The hyphens are optional since a user does not need top type them in, but they can be there if the user as done a copy & paste.
BTW, you can replace [ABCDEFGHJKLMNPQRSTVXYZ0123456789] character class with a more readable subtracted character class.
[[A-Z\d]-[IOUW]]
If you just want to match 3 groups like that, why don't you use this pattern 3 times in your regex and just use captured 1, 2, 3 subgroups to form the new string?
([[A-Z\d]-[IOUW]]){8}-([[A-Z\d]-[IOUW]]){8}-([[A-Z\d]-[IOUW]]){8}
In PHP I would return (I don't know .NET)
return "$1 $2 $3";
I have discovered the answer I was after.

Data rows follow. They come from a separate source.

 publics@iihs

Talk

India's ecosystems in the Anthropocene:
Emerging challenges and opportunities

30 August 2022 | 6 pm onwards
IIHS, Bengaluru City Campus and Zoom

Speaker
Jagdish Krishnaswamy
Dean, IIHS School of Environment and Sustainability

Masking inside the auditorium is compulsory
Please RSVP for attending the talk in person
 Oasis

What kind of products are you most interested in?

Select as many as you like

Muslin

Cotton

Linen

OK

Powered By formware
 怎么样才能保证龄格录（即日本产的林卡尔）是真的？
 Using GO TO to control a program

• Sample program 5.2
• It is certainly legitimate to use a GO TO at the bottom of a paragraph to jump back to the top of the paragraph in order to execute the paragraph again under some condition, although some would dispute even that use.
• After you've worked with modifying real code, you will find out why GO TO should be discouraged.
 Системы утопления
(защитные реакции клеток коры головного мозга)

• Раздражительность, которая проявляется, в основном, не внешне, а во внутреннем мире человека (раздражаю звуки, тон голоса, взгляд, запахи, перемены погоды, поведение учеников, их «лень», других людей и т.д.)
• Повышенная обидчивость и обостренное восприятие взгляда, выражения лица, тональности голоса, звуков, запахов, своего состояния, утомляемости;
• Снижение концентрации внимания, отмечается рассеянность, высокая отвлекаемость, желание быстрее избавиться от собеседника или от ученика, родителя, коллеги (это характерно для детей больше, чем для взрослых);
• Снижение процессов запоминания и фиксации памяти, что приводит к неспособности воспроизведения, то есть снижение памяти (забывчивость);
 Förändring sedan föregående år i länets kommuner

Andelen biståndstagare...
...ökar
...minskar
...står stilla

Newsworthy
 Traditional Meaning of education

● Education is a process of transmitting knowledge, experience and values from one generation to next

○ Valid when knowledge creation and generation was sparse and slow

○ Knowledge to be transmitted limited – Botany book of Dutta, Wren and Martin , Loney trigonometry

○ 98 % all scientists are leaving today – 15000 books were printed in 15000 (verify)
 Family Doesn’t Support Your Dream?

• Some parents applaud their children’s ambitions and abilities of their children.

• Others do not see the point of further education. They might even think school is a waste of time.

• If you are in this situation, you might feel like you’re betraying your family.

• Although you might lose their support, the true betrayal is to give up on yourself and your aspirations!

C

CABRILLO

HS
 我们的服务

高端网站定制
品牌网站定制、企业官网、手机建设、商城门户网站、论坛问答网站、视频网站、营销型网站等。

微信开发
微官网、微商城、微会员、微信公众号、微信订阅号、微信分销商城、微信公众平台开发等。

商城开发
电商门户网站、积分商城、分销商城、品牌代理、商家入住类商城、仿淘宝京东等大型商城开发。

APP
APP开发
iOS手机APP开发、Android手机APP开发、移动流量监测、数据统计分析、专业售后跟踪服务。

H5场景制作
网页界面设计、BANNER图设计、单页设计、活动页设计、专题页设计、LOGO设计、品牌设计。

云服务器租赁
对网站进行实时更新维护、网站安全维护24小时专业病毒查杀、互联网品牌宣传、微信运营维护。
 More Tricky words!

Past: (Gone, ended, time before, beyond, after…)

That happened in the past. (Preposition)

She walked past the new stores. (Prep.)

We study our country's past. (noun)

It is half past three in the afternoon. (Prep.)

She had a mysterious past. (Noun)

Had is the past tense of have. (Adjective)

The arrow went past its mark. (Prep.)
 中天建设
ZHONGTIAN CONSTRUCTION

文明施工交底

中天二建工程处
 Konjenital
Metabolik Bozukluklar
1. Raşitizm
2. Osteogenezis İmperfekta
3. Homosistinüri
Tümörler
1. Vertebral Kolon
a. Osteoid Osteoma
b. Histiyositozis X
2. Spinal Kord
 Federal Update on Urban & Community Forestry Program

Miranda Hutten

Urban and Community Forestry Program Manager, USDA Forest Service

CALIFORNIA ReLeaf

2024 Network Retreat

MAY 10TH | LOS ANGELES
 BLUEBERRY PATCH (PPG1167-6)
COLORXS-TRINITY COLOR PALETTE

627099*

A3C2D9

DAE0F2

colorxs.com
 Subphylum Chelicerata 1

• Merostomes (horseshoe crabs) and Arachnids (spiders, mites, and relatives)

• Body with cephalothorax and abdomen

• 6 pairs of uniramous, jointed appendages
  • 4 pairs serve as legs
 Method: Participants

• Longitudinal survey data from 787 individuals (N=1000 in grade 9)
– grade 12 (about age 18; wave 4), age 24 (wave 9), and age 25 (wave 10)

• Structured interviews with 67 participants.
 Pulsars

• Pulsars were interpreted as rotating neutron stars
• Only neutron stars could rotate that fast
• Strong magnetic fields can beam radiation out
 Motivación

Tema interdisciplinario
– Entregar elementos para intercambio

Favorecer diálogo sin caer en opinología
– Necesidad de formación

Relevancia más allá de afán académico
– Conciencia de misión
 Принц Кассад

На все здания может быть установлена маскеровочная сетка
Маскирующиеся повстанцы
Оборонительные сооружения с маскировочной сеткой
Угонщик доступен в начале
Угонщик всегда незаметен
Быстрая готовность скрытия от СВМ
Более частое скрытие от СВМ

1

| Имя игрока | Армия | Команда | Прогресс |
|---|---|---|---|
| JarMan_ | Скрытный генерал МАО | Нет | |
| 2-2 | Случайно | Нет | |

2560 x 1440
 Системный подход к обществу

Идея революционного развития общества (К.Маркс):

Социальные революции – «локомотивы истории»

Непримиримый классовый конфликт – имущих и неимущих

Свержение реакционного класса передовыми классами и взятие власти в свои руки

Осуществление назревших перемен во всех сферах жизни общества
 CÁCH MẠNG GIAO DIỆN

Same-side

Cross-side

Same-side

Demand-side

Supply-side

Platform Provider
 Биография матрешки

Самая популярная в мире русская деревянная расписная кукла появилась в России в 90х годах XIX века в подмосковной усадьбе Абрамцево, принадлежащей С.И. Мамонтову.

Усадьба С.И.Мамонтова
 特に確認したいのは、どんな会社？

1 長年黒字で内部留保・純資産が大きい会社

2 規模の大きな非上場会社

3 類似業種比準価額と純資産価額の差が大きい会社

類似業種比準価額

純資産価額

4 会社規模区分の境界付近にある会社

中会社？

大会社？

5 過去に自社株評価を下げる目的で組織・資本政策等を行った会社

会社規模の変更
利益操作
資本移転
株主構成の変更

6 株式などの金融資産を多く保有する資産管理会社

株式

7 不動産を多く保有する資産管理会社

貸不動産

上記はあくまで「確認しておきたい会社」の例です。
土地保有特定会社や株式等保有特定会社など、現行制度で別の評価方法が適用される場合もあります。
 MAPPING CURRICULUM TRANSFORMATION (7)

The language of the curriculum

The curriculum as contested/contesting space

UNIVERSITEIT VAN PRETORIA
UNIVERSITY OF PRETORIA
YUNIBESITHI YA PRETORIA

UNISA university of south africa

Here is my working code:
static void Main(string[] args)
{
string pattern = #"^\s*((?<group>[ABCDEFGHJKLMNPQRSTVXYZ0123456789]{8})-?){3}\s*$";
string input = "H3Y5NC8E-TGA5B6SB-2NVAQ4E0";
Regex re = new Regex(pattern);
Match m = re.Match(input);
if (m.Success)
foreach (Capture c in m.Groups["group"].Captures)
Console.WriteLine(c.Value);
}
After reviewing your question and the answers given, I came up with this:
RegexOptions options = RegexOptions.None;
Regex regex = new Regex(#"([ABCDEFGHJKLMNPQRSTVXYZ0123456789]{8})", options);
string input = #"H3Y5NC8E-TGA5B6SB-2NVAQ4E0";
MatchCollection matches = regex.Matches(input);
for (int i = 0; i != matches.Count; ++i)
{
string match = matches[i].Value;
}
Since the "-" is optional, you don't need to include it. I am not sure what you was using the {4} at the end for? This will find the matches based on what you want, then using the MatchCollection you can access each match to rebuild the string.
Why use Regex? If the groups are always split by a -, can't you use Split()?
Sorry if this isn't what you intended, but your string always has the hyphen separating the groups then instead of using regex couldn't you use the String.Split() method?
Dim stringArray As Array = someString.Split("-")
What are the defining characteristics of a valid block? We'd need to know that in order to really be helpful.
My generic suggestion, validate the charset in a first step, then split and parse in a seperate method based on what you expect. If this is in a web site/app then you can use the ASP Regex validation on the front end then break it up on the back end.
If you're just checking the value of the group, with group(i).value, then you will only get the last one. However, if you want to enumerate over all the times that group was captured, use group(2).captures(i).value, as shown below.
system.text.RegularExpressions.Regex.Match("H3Y5NC8E-TGA5B6SB-2NVAQ4E0","(([ABCDEFGHJKLMNPQRSTVXYZ0123456789]+)-?)*").Groups(2).Captures(i).Value
Mike,
You can use character set of your choice inside character group. All you need is to add "+" modifier to capture all groups. See my previous answer, just change [A-Z0-9] to whatever you need (i.e. [ABCDEFGHJKLMNPQRSTVXYZ0123456789])
You can use this pattern:
Regex.Split("H3Y5NC8E-TGA5B6SB-2NVAQ4E0", "([ABCDEFGHJKLMNPQRSTVXYZ0123456789]{8}+)-?")
But you will need to filter out empty strings from resulting array.
Citation from MSDN:
If multiple matches are adjacent to one another, an empty string is inserted into the array.